徳岡:一番のポイントになっている健康、美容は、日本で培ったものの中にあるのでは。もしくは見た感じ。器にもいろんな柄、焼き方のものがある。海外で感じたのは、日本は異端なんだな、と。北イタリアで現地の市場の魚を使って料理しようとした時、くさくて使えない。30点くらいの料理しか出来なかったのに高評価を受けた。生で食べるための活け締めの技術や、魚の管理意識は日本にしか無い。第1次産業の高い水準を日本人は自覚しておらず、守ろうとしていない。ちゃんと評価してもらう努力をしてない。すごくもったいない。
榊原:食器、食材、料理の腕は世界一だ。農業、漁業関係者はもっと自信をもっていい。
加藤:考えないといけないのは、ほぼ全滅しつつあるカブラ、ナスなどの在来種をどう守るか。徳岡さんらシェフに料理をしてもらって、そのおいしさを見直してもらう仕組みを作らないと。ゆでても変色しない紫のアスパラガスを作るよう種苗会社に頼んだりする食の掘り起こしや、鮮度の高い伝統料理を見直すことは全農の使命だ。
榊原:地域の野菜がだんだん消えている。これはスーパーマーケット文化、アメリカ文化だ。
加藤:全国的に八百屋さんが無くなったことは農業団体の反省が必要だ。苦労や料理法を伝えることができた。スーパーで消費者に評価されるのは価格だが、価値観を変えよう。それには、生産者、消費者、日本の農畜産物のよさを見直してくれる人が組んでいくしかない。
榊原:地域の特徴ある野菜について徳岡さん。
徳岡:「京野菜」と書いた箱が売れたりしているのが現状。京野菜は全部有機・無農薬と思われているようだが、そんなことはない。京野菜はブランド化がうまくいったのだが、いずれ破たんするのでは。
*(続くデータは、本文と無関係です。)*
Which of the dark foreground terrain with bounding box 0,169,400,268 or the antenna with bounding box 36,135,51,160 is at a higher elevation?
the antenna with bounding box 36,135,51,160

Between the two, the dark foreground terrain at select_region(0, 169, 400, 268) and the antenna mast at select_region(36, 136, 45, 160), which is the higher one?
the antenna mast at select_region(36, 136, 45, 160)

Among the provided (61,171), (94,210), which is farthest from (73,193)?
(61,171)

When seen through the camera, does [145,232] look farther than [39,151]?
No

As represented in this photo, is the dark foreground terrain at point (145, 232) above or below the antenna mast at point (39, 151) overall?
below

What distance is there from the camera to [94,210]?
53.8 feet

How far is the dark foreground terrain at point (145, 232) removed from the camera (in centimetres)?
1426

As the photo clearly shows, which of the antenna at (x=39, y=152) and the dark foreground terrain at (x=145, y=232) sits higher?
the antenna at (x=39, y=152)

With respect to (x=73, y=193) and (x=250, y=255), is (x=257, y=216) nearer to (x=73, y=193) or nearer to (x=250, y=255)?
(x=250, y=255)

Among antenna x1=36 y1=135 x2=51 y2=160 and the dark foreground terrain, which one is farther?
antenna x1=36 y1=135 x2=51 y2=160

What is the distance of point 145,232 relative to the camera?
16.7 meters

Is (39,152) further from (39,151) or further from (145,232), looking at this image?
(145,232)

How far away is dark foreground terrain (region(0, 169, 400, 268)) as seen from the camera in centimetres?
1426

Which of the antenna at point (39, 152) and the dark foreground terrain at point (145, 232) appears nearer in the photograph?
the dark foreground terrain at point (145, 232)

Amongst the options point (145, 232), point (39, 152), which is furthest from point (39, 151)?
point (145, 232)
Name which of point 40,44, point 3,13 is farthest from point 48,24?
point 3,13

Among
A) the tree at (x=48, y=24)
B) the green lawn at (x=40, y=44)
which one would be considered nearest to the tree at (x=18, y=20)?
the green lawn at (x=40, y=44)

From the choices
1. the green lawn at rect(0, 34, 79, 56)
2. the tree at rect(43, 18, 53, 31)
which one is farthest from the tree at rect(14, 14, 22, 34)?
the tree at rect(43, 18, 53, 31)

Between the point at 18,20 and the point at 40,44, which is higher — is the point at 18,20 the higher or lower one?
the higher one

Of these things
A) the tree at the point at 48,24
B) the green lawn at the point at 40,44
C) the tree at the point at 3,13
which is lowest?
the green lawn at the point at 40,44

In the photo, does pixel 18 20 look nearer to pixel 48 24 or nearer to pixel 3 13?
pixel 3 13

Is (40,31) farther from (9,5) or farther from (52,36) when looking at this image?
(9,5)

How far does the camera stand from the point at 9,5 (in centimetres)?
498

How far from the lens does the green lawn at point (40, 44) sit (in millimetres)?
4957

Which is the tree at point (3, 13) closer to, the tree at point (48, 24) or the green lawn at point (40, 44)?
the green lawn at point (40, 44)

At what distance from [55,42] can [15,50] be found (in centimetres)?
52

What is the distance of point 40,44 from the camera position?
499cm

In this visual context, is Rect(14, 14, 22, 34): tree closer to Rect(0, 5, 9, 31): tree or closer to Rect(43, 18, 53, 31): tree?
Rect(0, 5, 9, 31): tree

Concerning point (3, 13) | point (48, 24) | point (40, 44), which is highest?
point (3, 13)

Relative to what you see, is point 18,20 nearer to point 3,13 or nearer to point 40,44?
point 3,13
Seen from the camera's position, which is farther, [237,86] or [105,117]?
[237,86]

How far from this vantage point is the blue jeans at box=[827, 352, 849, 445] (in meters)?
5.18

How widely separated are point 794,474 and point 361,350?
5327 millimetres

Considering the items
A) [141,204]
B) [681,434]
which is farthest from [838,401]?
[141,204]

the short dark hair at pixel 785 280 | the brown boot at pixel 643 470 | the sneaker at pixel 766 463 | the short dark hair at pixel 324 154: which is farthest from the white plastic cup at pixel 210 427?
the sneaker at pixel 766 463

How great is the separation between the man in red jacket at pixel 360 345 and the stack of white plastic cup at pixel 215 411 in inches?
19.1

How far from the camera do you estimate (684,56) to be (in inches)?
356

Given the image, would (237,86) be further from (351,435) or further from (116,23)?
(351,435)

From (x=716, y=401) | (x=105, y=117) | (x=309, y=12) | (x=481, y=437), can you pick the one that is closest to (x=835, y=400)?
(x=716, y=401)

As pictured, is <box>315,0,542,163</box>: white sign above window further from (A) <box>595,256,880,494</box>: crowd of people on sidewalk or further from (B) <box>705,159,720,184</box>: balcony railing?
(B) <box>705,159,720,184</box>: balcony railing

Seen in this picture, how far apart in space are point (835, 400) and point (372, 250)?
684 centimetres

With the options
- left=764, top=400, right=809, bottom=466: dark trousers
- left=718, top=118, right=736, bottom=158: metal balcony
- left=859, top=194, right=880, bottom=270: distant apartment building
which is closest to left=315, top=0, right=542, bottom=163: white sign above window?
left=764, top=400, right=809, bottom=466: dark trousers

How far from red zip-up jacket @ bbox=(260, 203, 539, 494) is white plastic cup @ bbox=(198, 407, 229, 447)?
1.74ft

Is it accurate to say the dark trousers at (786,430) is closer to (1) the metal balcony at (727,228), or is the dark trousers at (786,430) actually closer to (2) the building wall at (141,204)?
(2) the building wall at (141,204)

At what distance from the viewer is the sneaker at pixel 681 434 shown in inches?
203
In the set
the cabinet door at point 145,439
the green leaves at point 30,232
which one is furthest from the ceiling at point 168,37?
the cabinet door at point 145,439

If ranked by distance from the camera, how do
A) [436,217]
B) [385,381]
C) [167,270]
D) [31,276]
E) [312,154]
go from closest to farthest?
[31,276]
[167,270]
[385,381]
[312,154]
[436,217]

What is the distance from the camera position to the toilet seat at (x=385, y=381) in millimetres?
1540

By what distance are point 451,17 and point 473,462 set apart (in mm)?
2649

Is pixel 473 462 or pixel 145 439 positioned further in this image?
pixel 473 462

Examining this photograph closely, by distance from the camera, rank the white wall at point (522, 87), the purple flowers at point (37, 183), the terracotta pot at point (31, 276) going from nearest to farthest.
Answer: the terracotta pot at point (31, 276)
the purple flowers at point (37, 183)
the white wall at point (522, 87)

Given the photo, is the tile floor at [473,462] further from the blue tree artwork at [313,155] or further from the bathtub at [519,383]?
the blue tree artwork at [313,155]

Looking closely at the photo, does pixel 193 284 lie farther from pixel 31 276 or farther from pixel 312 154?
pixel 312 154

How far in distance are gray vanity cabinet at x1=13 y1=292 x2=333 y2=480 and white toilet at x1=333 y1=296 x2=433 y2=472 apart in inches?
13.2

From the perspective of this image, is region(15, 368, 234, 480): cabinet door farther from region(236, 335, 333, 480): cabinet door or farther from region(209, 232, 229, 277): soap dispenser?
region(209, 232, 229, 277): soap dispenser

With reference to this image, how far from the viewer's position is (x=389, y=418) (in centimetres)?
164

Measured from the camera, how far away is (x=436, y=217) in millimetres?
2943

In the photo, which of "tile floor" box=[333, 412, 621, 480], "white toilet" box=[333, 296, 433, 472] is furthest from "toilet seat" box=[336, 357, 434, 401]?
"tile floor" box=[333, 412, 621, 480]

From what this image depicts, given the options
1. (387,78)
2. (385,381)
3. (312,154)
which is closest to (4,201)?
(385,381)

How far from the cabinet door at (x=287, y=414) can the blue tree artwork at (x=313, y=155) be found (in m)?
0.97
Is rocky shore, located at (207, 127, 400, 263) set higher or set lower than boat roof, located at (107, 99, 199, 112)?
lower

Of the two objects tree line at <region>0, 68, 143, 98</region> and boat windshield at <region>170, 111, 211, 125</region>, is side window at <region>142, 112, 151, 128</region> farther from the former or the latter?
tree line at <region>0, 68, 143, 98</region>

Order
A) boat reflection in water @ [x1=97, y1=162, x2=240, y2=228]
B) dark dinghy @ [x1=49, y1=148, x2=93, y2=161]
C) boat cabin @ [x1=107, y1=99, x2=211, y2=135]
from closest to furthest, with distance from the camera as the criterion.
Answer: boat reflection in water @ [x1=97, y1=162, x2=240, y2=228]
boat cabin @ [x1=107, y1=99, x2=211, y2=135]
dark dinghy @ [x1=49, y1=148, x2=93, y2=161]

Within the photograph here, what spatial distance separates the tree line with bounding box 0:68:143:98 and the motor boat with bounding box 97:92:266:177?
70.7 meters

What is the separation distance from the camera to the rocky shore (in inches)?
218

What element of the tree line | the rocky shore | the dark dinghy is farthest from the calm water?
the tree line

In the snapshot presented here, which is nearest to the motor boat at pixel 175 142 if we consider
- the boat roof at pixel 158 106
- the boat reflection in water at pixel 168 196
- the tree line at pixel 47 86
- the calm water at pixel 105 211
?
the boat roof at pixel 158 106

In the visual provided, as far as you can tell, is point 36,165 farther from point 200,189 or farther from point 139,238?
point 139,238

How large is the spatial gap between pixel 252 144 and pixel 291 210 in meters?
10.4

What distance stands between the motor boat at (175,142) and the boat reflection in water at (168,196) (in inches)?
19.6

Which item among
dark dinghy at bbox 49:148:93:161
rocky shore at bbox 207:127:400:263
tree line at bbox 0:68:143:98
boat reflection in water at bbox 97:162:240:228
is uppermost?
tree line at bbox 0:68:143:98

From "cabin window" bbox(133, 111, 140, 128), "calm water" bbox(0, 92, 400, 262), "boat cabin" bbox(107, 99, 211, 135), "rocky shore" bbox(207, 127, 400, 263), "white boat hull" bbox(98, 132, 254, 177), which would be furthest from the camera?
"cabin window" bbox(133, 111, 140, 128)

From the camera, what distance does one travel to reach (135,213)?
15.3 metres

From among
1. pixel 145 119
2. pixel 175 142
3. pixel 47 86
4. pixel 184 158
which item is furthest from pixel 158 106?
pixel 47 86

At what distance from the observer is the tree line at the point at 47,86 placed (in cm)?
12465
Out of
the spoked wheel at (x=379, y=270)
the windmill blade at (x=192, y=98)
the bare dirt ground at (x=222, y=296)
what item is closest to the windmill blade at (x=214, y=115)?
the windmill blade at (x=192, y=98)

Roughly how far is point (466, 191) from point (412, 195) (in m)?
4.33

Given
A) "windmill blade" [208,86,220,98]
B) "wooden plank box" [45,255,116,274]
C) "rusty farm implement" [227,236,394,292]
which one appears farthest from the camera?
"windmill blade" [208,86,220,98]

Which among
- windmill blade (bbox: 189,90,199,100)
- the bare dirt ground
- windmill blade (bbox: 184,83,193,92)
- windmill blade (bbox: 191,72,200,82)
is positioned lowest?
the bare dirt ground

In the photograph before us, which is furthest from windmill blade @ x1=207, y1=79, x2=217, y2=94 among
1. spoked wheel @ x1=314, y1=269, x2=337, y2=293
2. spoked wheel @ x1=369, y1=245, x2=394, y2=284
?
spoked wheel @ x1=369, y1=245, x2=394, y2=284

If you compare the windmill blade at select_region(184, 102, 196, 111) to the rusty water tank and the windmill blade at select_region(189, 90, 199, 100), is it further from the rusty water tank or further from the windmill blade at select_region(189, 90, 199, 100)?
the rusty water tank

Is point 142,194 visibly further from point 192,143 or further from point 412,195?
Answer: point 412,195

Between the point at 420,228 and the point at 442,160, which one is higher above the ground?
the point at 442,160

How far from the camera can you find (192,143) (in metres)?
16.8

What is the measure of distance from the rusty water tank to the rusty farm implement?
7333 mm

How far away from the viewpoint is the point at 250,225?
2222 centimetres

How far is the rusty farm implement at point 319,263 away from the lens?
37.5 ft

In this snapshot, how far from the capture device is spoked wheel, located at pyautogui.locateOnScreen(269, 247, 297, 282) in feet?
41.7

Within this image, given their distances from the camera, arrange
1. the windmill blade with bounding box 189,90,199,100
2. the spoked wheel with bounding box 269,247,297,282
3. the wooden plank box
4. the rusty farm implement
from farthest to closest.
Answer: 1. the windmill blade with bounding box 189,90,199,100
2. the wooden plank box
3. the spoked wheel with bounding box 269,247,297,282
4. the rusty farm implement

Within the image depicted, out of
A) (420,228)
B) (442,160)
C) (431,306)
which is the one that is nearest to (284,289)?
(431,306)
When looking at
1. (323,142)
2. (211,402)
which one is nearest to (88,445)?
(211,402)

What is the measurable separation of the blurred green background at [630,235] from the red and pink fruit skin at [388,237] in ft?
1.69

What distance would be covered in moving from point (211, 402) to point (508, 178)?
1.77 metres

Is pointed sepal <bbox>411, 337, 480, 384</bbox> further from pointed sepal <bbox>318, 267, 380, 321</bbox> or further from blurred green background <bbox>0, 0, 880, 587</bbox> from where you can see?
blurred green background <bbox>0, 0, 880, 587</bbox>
榊原:加藤さん、農業、漁業、地域をどう変えていったらいいですか。
加藤:農業者だけで農業を守ろうと思っていた。これは間違い。日本の素晴らしい製造技術を農業へ導入して生産者を高くしていく。もう一つ、有機、無農薬栽培をもっと科学的に突き詰める。他産業の方、環境を考える人と連携して、日本の地域社会を元気にするようにがんばりたい。